The little recorded click sounded. He flipped the page. Click. Flip. Click. He turned to the signature page, photographed it and hit more keys.

“There. I’ve sent those photos to my private email account. Now you can take it.”

He held it out to Dante.

Dante closed his fingers around it, but as soon as Conrad let go, it drifted to the bathroom floor. Drifted right through Dante’s fingers!

“Goddamn it! Pick that up!” Conrad roared at Dante, who began the crackle and fade in and out. Then in. Then out completely. Almost completely. If I unfocussed my eyes, I could see static where he’d been. It was like on the Starship Enterprise when the transporter beam is taxed to extreme. We must have been away from Hell so long he was losing his ability to manifest at all.

Conrad cursed again and bent down to pick the contract amendment off the floor. “Here.” He thrust it at me. “You take it to Hell then. See you in twenty-five years.” He picked up his purse and took a step toward the door.
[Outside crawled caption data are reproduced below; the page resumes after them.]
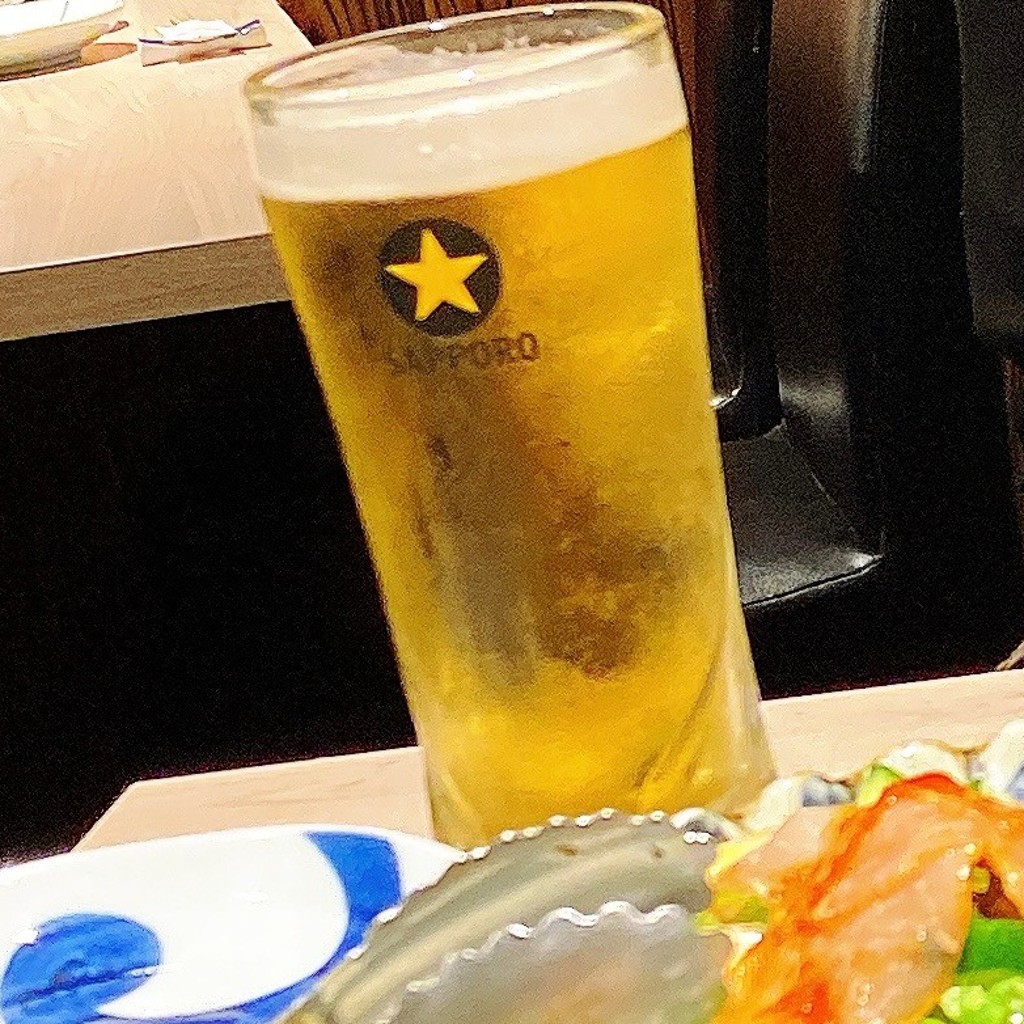 ユーザーが投稿した生ビールの写真 - 実際訪問したユーザーが直接撮影して投稿した富岡居酒屋大衆酒場 深川商店の写真
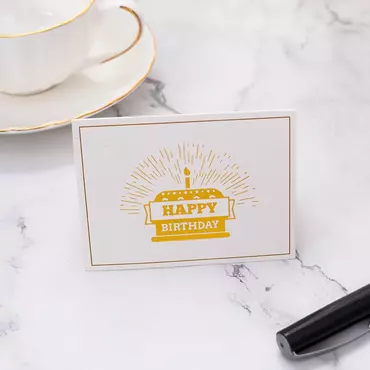 Birthday Cake Happy Birthday Chic Card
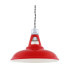 Vienna Industrial Dome Pendant Chrome Red
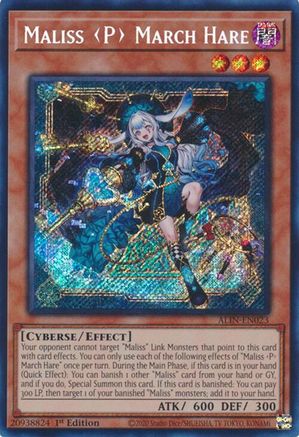 Maliss P March Hare [ALIN-EN023] Secret Rare - Yu-Gi-Oh! - Card Brawlers | Quebec | Canada |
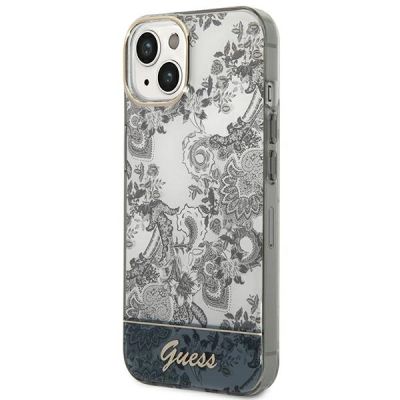 2. Guess GUHCP14MHGPLHG iPhone 14 Plus 6,7 "Grau / Graue Hartschalen-Porzellankollektion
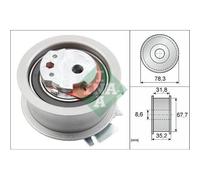 Polea Tensora Correa Dentada Schaeffler Ina 531 0628 30 para Audi Chrysler Dodge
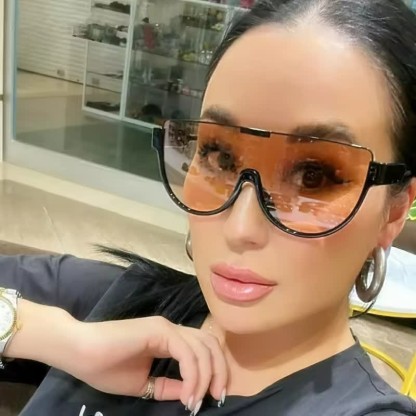 Spykay™ SG60679 Oversized Frame Semi-Rimless Aviator Sunglasses - image 7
I grabbed his arm, dropping the contract back on the counter. “Wait. You have to give Shannon back her body. You saw what rough shape Dante was in. Shannon’s barely hanging on by a thread.” I didn’t need to see her—or in this case, to not be able to see her—to know this for fact.

Conrad rounded on me, his cold gaze on my fingers until I released his arm. Then he raised his eyes to meet mine and I wished he’d look away again. It was awful. It barely resembled Shannon’s face any more. I’d had some vague hope that some of Shannon’s goodness would infect Conrad, but instead, it looked like Conrad’s evil was overriding everything that had made Shannon who she was.

“You silly bitch.” Conrad took a moment to laugh before continuing. “I never had any intention of giving up this body. You believed I was bargaining in good faith? Have you met me? I was a son of a bitch long before I became an evil demon.” He laughed again.

“But Conrad. Your daughter is fading. Not just dying—it’ll be like she never existed at all. You cared for her once. Made your original Deal so she would live. Can’t you care again? You can have this body. Nobody’s using it. It’s available wholesale.”

“Whaddya mean nobody’s using it?” He got all up in my face, little pig eyes narrowing with hatred and suspicion. “You mean there wasn’t a soul to trade in the first place? You tried to trick me?” He raised his hand to strike me. Unlike last time he’d raised his hand to me and I’d cowered like the frightened orphan I’d once been, this time I stood my ground, raising my fists, ready to defend myself. I wasn’t the same starry-eyed junior account exec I’d been a year ago.

For one thing, I was dead.

Conrad faked a left, but before he could really strike me, the bathroom door burst open and Maddy Stryker strode in. Faster than I could process her arrival, she registered Conrad and me. Spinning back toward the door, she shoved her guard into the hallway. Then she pulled the door shut and turned the lock. Almost immediately, the guard began to pound on the door, yelling for Maddy to open up.

Why would a bathroom in the city courthouse have a dead bolt? Maybe so officials and citizens could barricade themselves inside in the event of an uprising? Somehow the scene we were in now—trapped with a crazy prisoner—seemed more likely. Guess the building planners hadn’t thought of that.

“Now.” Maddy turned to us, back pressed against the locked door, a grim smile on her face. She rubbed her hands together, but skipped the bwa-ha-ha! laugh. “You’re going to pay for what you’ve done to me.”

“Done to you?” I rasped, my fingers flying to the bruises on Theresa’s throat.

Conrad took a step behind me, saying, “Now let’s talk about this, shall we? I’m a very rich man, er, woman. I can make it worth your while.”

“No, you’re going to pay! It’s because of you I got twenty-five years. They didn’t even go to trial, just condemned me right there on the spot.”

I’d heard on the news that the courts were exploring alternatives to deliver speedier justice, but waiving a trial?

Maddy took a menacing step toward us.